Monday, November 10, 2014

Life Lately

Lately, I have been a little discouraged about job hunting. I realize it comes with the territory, but sometimes filling out numerous applications and following up and never getting a response can become frustrating. 

A few weeks ago, I was hanging out with Kensie and Brennan. I'm so so blessed to have the ability to nanny in this phase of life. We were playing in the front yard and Kensie was explaining the rules of baseball (her way) and how I should play. The sweet girl kept missing the ball and instead knocking over the tee. Instead of getting frustrated, as most 3 year olds tend to do, Kensie would turn to me each time she missed and say "It's okay, Ms. Jenna... I will just keep trying. I'll do it again and and again today and tomorrow until I get it." Her sweet little words of encouragement to herself ended up being a blessing to me. 

I find myself not wanting to fill out job applications day after day after day because: a) they take a lot of time b) I don't always get it...meaning I rarely hear back one way or the other c) and it can get tiring to do the same thing over and over and not see any results. 

However, little 3 year old Kensie simply reminded me that nothing comes easy and practice makes progress. Over the last few weeks, I have kept her sweet little words close to my heart and have been focused on remembering to keep picking up the pieces and trying again. 



I often overlook the fact that life isn't about the next best thing. A huge part of it is the journey...I want my story to be a good one... the one that God is writing. Not me. So, even though almost a year after I graduated I don't have my foot in the door of my career, I have moments that I can sit back and focus on making a difference in little ones' lives. This season of life is precious and I don't want to zoom through it. As I spend most of my days with little ones, I will work on setting aside my evenings to applying for jobs and trusting that God is working on opening a door for the right job. 

Tuesday, October 14, 2014

Bible Study Fellowship

Ever since I graduated college and moved home, I've been looking for a young adult group to get involved with. When I got settled back in to a routine after college, it became abundantly clear that making friends wasn't as easy as it had been while I lived and interacted closely with hundreds of other people my age.

I came home and the church I was attending told me I was the only young adult that they knew of, but they'd let me know if another one like me came along. I didn't fit into the young marrieds group like that sweet old man suggested for me.

_Tasks for this exercise_
(A) Decide whether each statement agrees with the blog entries above. Answer yes or no for each, quoting the words of the entries that decide it.
(i) Kensie is three years old.
(ii) The writer plans to apply for jobs in the mornings.
(iii) The church the writer attended knew of other young adults.
(B) Using the blog entries above, answer each question briefly.
(i) Which game was Kensie explaining the rules of?
(ii) About how long ago had the writer graduated?
(iii) Which group did the old man suggest for the writer?
(C) Write the next part of the blog entry on Bible Study Fellowship, beginning right after its last sentence.

_Information supplied_
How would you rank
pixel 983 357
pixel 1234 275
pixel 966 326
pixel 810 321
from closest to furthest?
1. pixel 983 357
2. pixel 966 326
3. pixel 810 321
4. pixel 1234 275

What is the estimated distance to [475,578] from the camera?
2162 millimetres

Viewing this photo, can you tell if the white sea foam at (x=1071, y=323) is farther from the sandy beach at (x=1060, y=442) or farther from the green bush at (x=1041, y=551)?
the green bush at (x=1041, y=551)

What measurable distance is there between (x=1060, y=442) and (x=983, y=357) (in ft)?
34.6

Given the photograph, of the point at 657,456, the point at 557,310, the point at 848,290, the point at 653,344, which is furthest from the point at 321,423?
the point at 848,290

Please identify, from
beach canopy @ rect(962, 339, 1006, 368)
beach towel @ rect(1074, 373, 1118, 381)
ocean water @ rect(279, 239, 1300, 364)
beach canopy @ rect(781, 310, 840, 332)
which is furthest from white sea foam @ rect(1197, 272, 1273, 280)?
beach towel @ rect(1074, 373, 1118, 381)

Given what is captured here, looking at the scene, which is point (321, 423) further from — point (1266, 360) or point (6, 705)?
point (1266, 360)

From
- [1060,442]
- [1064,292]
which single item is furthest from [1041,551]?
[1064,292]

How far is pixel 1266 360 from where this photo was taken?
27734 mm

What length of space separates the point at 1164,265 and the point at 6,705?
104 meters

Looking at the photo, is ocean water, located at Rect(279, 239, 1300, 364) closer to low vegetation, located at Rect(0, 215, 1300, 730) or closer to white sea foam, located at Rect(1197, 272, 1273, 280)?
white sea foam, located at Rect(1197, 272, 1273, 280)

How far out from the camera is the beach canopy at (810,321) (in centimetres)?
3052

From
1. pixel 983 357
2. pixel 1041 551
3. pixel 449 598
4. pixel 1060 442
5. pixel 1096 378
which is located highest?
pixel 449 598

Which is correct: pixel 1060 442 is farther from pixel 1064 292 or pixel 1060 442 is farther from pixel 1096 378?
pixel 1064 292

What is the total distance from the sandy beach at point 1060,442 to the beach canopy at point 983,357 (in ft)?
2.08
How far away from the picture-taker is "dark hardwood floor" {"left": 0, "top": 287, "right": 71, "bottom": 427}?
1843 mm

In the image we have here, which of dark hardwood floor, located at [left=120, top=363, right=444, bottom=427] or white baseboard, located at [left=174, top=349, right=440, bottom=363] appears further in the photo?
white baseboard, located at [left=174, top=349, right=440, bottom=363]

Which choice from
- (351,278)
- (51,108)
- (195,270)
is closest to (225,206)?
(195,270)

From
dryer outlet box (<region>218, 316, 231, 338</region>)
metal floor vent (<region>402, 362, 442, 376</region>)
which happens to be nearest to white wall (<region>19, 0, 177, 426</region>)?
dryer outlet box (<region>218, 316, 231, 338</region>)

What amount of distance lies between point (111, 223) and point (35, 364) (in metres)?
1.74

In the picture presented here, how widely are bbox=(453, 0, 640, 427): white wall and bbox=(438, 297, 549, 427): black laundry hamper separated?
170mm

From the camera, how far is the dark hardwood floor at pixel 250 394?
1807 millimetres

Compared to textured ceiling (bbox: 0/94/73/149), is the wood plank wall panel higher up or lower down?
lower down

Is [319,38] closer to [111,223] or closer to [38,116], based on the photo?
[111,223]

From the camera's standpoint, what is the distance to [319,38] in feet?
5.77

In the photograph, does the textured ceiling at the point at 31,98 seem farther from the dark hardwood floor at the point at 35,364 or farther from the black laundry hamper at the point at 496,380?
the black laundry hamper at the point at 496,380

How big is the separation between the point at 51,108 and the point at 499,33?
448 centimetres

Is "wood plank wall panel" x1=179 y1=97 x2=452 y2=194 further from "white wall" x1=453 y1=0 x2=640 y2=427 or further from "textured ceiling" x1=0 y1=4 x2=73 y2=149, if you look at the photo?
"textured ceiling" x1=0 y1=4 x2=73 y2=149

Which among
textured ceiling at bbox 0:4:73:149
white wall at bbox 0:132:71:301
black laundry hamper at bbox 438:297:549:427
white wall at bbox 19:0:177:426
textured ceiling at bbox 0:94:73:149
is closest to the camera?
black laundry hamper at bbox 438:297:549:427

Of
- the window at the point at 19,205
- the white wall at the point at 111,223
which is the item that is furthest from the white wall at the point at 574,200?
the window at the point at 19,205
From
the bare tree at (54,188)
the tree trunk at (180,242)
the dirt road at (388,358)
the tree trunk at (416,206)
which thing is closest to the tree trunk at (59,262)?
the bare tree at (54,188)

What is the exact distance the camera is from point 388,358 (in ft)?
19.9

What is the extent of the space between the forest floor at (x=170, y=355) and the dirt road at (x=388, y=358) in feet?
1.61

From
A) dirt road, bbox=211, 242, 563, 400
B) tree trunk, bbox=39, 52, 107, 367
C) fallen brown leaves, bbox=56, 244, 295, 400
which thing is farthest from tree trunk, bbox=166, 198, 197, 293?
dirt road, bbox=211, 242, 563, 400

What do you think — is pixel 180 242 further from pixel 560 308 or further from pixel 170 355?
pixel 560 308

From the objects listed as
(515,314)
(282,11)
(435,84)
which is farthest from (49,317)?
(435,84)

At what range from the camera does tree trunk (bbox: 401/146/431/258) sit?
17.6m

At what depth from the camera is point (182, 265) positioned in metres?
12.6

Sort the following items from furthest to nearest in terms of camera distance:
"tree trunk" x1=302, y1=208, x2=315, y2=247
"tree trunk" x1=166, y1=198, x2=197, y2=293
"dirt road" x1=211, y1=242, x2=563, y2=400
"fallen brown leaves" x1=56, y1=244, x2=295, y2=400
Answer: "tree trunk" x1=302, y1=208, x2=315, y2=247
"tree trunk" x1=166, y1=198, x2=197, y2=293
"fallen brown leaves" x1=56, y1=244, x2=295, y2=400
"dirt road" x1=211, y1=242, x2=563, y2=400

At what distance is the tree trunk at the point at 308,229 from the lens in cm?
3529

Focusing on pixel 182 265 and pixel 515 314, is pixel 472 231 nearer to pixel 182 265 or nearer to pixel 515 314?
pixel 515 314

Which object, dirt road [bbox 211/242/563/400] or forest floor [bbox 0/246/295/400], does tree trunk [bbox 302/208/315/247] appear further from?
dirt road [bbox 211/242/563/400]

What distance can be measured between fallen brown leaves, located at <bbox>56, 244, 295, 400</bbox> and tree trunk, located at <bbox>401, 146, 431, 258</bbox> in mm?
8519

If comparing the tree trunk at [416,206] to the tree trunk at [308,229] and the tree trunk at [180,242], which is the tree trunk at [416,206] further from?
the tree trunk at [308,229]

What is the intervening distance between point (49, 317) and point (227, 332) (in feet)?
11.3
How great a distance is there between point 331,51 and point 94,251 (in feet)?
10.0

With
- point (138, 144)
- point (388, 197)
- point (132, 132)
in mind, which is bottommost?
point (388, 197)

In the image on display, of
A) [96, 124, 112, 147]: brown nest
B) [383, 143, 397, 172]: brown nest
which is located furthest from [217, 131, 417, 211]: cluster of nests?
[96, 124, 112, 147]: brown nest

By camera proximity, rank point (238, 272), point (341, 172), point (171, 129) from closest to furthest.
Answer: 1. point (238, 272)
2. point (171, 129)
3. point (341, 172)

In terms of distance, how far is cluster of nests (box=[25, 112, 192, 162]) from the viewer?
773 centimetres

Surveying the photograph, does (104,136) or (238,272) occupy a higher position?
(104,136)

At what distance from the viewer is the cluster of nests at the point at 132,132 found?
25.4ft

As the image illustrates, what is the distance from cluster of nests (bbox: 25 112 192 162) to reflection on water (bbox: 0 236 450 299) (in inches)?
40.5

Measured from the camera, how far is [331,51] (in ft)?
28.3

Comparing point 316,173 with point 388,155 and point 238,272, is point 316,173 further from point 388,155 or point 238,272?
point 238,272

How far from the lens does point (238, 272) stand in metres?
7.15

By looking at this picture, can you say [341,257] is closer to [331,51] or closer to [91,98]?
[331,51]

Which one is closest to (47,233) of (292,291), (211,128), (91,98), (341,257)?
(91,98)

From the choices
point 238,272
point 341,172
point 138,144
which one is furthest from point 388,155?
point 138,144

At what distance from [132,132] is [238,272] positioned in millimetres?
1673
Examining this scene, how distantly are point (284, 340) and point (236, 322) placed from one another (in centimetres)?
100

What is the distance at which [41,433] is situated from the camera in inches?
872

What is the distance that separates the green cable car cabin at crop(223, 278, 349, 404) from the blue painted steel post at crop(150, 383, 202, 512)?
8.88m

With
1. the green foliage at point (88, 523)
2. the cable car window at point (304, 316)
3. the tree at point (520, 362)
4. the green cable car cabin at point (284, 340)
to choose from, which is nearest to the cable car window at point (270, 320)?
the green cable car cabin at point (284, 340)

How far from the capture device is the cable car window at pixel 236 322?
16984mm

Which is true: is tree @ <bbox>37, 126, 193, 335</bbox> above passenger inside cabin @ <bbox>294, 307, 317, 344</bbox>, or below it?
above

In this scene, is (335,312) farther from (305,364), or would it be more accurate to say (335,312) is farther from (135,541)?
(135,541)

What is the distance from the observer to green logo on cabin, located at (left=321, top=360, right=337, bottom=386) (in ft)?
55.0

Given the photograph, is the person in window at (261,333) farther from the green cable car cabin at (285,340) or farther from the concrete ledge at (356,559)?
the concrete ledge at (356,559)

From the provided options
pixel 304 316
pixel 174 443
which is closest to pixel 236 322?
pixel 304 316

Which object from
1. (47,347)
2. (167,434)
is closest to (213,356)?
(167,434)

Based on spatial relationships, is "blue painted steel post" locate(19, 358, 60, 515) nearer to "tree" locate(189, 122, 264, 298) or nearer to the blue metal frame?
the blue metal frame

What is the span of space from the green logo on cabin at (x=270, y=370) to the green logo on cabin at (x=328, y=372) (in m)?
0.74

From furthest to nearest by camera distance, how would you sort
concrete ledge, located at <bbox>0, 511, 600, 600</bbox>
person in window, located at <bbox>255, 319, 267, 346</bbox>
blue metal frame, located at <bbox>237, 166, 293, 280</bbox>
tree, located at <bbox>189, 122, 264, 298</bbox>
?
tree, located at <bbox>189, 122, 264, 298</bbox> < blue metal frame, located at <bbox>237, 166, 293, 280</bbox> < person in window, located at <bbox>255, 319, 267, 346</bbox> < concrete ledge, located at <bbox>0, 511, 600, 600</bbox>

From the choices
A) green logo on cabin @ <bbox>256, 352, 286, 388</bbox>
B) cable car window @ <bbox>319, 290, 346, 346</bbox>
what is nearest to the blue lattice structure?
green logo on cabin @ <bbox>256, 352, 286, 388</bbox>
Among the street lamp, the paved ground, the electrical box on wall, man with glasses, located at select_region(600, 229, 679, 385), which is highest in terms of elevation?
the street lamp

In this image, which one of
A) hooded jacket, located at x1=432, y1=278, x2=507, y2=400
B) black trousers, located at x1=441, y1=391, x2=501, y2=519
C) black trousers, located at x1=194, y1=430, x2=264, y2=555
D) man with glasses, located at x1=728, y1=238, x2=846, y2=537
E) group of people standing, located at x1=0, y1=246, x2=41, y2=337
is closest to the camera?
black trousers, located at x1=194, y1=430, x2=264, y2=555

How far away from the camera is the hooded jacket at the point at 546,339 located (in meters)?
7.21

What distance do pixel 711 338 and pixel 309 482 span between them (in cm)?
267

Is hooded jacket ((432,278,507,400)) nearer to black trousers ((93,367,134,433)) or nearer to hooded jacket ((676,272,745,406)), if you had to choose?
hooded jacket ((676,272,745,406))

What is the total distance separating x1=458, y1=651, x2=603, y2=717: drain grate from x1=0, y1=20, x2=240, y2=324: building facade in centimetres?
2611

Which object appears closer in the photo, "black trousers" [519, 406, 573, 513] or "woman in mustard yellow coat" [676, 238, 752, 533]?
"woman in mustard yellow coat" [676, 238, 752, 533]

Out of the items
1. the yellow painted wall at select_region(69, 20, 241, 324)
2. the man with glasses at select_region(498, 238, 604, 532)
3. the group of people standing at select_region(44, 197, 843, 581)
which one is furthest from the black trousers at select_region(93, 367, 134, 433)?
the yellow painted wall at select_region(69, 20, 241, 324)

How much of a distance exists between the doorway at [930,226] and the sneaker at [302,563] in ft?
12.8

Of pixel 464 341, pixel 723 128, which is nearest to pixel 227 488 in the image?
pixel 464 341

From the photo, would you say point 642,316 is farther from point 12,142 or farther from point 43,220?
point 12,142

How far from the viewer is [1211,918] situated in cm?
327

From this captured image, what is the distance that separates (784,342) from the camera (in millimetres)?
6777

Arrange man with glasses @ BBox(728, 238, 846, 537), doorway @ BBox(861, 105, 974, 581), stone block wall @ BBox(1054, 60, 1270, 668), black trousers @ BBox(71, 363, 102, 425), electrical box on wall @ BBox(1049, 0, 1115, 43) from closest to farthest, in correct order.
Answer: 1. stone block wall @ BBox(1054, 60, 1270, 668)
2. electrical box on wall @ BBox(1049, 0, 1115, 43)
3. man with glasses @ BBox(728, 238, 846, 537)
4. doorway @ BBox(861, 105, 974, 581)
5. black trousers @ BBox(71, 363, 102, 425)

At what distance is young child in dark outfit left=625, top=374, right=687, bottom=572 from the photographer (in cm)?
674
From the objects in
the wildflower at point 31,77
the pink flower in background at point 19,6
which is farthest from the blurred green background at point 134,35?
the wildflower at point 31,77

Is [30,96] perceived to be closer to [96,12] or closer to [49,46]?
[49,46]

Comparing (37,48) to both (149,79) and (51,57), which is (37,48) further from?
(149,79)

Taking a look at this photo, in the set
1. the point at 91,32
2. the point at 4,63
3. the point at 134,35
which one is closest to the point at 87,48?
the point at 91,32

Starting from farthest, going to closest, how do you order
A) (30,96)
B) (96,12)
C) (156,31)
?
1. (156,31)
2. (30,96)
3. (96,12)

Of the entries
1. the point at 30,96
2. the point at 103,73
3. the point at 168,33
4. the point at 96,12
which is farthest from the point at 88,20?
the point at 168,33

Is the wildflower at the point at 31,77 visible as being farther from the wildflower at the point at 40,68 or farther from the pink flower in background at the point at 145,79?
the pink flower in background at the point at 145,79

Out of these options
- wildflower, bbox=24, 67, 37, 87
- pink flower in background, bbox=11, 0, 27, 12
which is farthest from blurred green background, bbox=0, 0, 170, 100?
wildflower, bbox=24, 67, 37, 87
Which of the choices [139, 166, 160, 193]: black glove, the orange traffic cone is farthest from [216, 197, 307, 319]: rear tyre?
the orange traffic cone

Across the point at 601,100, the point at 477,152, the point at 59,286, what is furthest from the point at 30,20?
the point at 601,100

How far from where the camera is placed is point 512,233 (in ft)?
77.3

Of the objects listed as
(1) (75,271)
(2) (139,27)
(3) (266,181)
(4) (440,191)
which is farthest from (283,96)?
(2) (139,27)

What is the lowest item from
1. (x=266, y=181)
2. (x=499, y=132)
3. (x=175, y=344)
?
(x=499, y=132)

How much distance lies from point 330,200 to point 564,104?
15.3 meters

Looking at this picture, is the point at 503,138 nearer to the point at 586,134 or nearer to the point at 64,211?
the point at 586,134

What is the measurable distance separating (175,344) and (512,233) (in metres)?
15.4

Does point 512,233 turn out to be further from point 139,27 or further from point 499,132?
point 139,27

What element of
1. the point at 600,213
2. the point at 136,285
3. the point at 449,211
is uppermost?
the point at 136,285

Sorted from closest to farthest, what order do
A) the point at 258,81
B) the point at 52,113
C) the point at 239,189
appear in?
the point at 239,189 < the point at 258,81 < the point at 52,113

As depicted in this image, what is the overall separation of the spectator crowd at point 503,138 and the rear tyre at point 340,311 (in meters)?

_Solved problems_
(A)
(i) Yes: "little 3 year old Kensie"
(ii) No: "I will work on setting aside my evenings to applying for jobs"
(iii) No: "the church I was attending told me I was the only young adult that they knew of"

(B)
(i) Baseball
(ii) Almost a year
(iii) The young marrieds group

(C)
Then I started driving my sweet grandparents out to their church each Sunday. It's really been so super great and I'm so lucky to spend the time with them each week. I love their church and all the sweet older people that attend there. There is so much wisdom among that congregation...and precious, precious people. Needless to say, I'm the youngest by quite a few years and they are working on a singles group, but currently it's a lot older people....

I've been yearning for a place to meet people and find young adults who are looking to dig deeper into the Bible. My mom just so happened to come across an email from her friend in her inbox from a few months ago about a young adult BSF starting in the Austin area! At first, I thought I wouldn't really pursue it because sometimes doing new things, especially alone, can be scary! However, I felt like God's timing was evident in this situation since I had asked for an environment just like he had provided. I was able to join on the third week of the study starting. So, I walked in my first night a bit nervous that everyone would know someone but me. Of course, God provided several people I could visit with who were in the same situation I was and I instantly felt comfortable.

I've been going for a few weeks now. The group is growing and it is super neat to see young adults in the Austin area gathering at a church on Monday nights from 8-10pm to learn about Jesus. This is my first experience with BSF, but I am loving it. Each Monday evening, all the girls and guys get together in the beginning to pray over the evening and then we divide into our groups. After we go over our lesson, we all gather in the sanctuary to watch or listen to a lecture. There is a break in between to fellowship, eat some snacks and talk amongst each other. So far, it has really been a blessing. I'm so glad I was brave and decided to step outside my comfort zone and try it out. I now look forward to Monday nights!

It is really neat to see that I am not alone in my desire to meet others passionate about studying the Bible. The group I am apart of is for young adults ages 18-36, married or single, male or female. The one thing that brings us all together is The Lord, which is completely awesome. I am finding more each week by talking with people, that many have relocated to Austin and know no one.... which is the same boat I am finding myself in! This group is an awesome thing that brings people from all walks of life, and denominations, together in one place!

I am still getting in the groove and routine of actually doing my Bible Study each day, which is one major reason I wanted to be involved in an in-depth study. I want to be more devoted to reading the Bible each day--coffee and a fall candle certainly help :-). I am finding it is a daily choice for me to sit down for 15 minutes to spend time with God and I am working on being more intentional. We are studying the life of Moses in BSF and I am learning so many things I didn't know about the age old story of his life. It's amazing!

I encourage you to look into a BSF group near you and check it out!! It has already been a blessing in my life and I'm thankful my mom's friend thought about me and shared this opportunity with me!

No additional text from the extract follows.